Embracing tokenization: Payment without pain

Today, it’s expected that merchants accept electronic payments. It’s more than expected that those payments are secure. No data leaks or breaches of any kind. The reality is many companies don’t truly understand the security vulnerabilities that electronic payments present, nor the solutions on the market. They may think they are secure, but in fact are at great risk.

The Payment Card Industry Security Standards Council (PCI SSC) has tightened compliance requirements, initially with their Data Security Standards (PCI DSS). Ever tightening, the compliance rules will become more stringent again in 2010. As a response, the industry has been flooded with solutions claiming to provide heightened security for a merchant’s data. Undoubtedly, and often blindly, merchants invest in these offerings. In most cases out of fear, uncertainty and doubt. What companies don’t get is that most of these solutions are not bullet-proof.

Since companies think they are compliant and are indeed not they are at risk for a breach or an audit resulting in hefty fines that could bring them to their knees. Unfortunately, most find out the hard way. What can help? In my view, tokenization is the answer. A solid tokenization solution can take companies into a safe harbor and remove all navigational stress from its shoulders.

According to the recent Gartner Group report, “Using Tokenization to Reduce PCI compliance Requirements,” “enterprises that have successfully implemented tokenization… have reduced the scope of costly PCI compliance audits while keeping sensitive cardholder data more contained and secure.”

So what is tokenization, really? The bottom line is that tokenization is a technology that leapfrogs the better-known, traditional encryption. Sensitive data is removed from enterprise systems and, as an added bonus, the technology is complimentary to legacy enterprise systems.

Drilling down, tokenization affords companies the opportunity to eliminate the storage of sensitive information. This cutting-edge technology works by intercepting cardholder data entered into an enterprise payment acceptance system like a Web store, CRM, ERP or POS, and replacing it with a surrogate number known as a “token”, a unique ID created to replace the actual data associated with a specific card number. Put more simply, tokenization is different from any other security solution dealing with PCI issues because it’s “waterproof” vs. “water resistant” (encryption).

Tokenization offers the following two key benefits:
1. Software as a Service (SaaS) model ensures no customer card data resides within company systems
2. Cost effectiveness and savings

1. Benefits of SaaS: Get it out of my house
With a tokenization solution outsourced via a SaaS model and a reputable vendor, cardholder data never resides in the merchant’s environment. The premise and theory behind encryption remains true – protect sensitive data with complex encryption algorithms wherever sensitive data is stored. Tokenization takes the same principle to a new level: protect sensitive cardholder data by removing it from merchant systems entirely. Quite simply, merchants do not need to encrypt what they do not store. Let someone else shoulder the information.

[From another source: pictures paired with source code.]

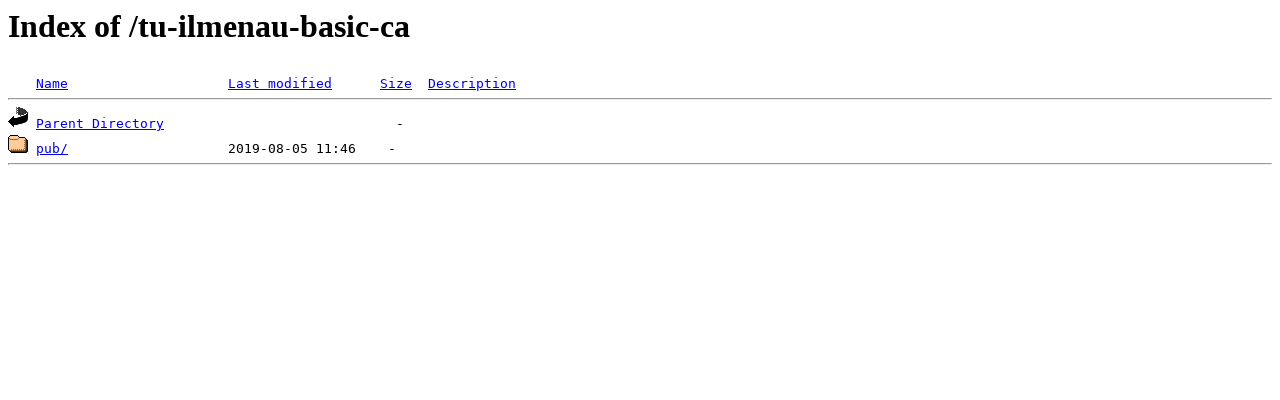

--- FILE ---
content_type: text/html;charset=ISO-8859-1
request_url: http://cdp2.pca.dfn.de/tu-ilmenau-basic-ca/?C=N;O=D
body_size: 624
content:
<!DOCTYPE HTML PUBLIC "-//W3C//DTD HTML 3.2 Final//EN">
<html>
 <head>
  <title>Index of /tu-ilmenau-basic-ca</title>
 </head>
 <body>
<h1>Index of /tu-ilmenau-basic-ca</h1>
<pre><img src="/icons/blank.gif" alt="Icon "> <a href="?C=N;O=A">Name</a>                    <a href="?C=M;O=A">Last modified</a>      <a href="?C=S;O=A">Size</a>  <a href="?C=D;O=A">Description</a><hr><img src="/icons/back.gif" alt="[PARENTDIR]"> <a href="/">Parent Directory</a>                             -   
<img src="/icons/folder.gif" alt="[DIR]"> <a href="pub/">pub/</a>                    2019-08-05 11:46    -   
<hr></pre>
</body></html>
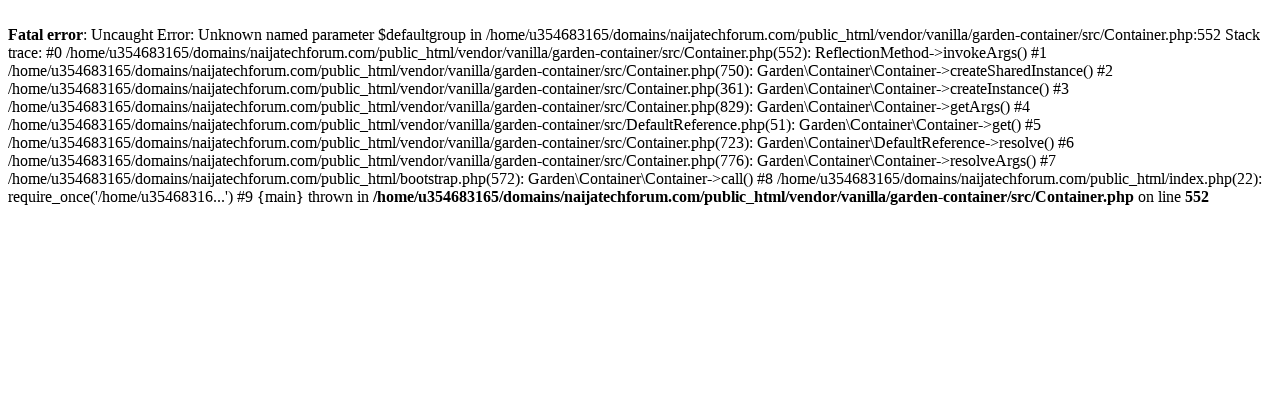

--- FILE ---
content_type: text/html; charset=UTF-8
request_url: https://naijatechforum.com/categories/archives/neco/2020-09
body_size: 324
content:
<br />
<b>Fatal error</b>:  Uncaught Error: Unknown named parameter $defaultgroup in /home/u354683165/domains/naijatechforum.com/public_html/vendor/vanilla/garden-container/src/Container.php:552
Stack trace:
#0 /home/u354683165/domains/naijatechforum.com/public_html/vendor/vanilla/garden-container/src/Container.php(552): ReflectionMethod-&gt;invokeArgs()
#1 /home/u354683165/domains/naijatechforum.com/public_html/vendor/vanilla/garden-container/src/Container.php(750): Garden\Container\Container-&gt;createSharedInstance()
#2 /home/u354683165/domains/naijatechforum.com/public_html/vendor/vanilla/garden-container/src/Container.php(361): Garden\Container\Container-&gt;createInstance()
#3 /home/u354683165/domains/naijatechforum.com/public_html/vendor/vanilla/garden-container/src/Container.php(829): Garden\Container\Container-&gt;getArgs()
#4 /home/u354683165/domains/naijatechforum.com/public_html/vendor/vanilla/garden-container/src/DefaultReference.php(51): Garden\Container\Container-&gt;get()
#5 /home/u354683165/domains/naijatechforum.com/public_html/vendor/vanilla/garden-container/src/Container.php(723): Garden\Container\DefaultReference-&gt;resolve()
#6 /home/u354683165/domains/naijatechforum.com/public_html/vendor/vanilla/garden-container/src/Container.php(776): Garden\Container\Container-&gt;resolveArgs()
#7 /home/u354683165/domains/naijatechforum.com/public_html/bootstrap.php(572): Garden\Container\Container-&gt;call()
#8 /home/u354683165/domains/naijatechforum.com/public_html/index.php(22): require_once('/home/u35468316...')
#9 {main}
  thrown in <b>/home/u354683165/domains/naijatechforum.com/public_html/vendor/vanilla/garden-container/src/Container.php</b> on line <b>552</b><br />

By eliminating the storage of sensitive cardholder data through a SaaS tokenization solution, merchants can realize a multitude of financial, operational and security advantages over traditional enterprise encryption solutions. A tokenization solution requires minimal upfront capital expenditure, if any. And it saves on the back-end, too, by preventing costly breaches. If thieves know you don’t have any valuable data they have no reason to break into your systems. And, let’s pretend the worse happens and someone figures out someday how to hack a token – the breach would be extremely limited. If an attacker somehow bypasses both the token and encryption, they will have access to only one card number.

2. Cost savings
According to Gartner Group, a company with 100,000 customer accounts spends $6 per account to roll out encryption appliances. A separate encryption solution is required for each place where credit card data is stored. In a large enterprise there can easily be 10 or 20 systems. Do the math – that could add up fast.

In contrast, by transferring all card holder data out of your systems, a company eliminates capital expenditures. It’s a simple premise: the less data there is onsite the less it costs to keep it secure. This will also reduce the complexity of a company’s PCI audit. Because the merchant no longer stores cardholder data, they will be removed from the scope of PCI Requirement 3, reducing the number of questions needed to answer on the audit. All in all, tokenization greatly reduces risk of breach, operational expenses and bad PR – all of which ultimately saves money.

Finding the shoe that fits: Tokenization solution
In conclusion, if a company carries confidential cardholder data, we strongly recommend getting it out of the system and onto a reputable vendor’s. To choose a vendor, make sure they have expertise and execution experience. Tokenization vendors must be thoroughly vetted, since they will become mission critical business partners. There is no doubt there is a solution for every company. But you must pick the right partner that can fulfill all the company’s requirements while understanding its level of size and complexity. Tokenization is the answer to security, cost savings and general peace of mind, just be sure to ask the right questions.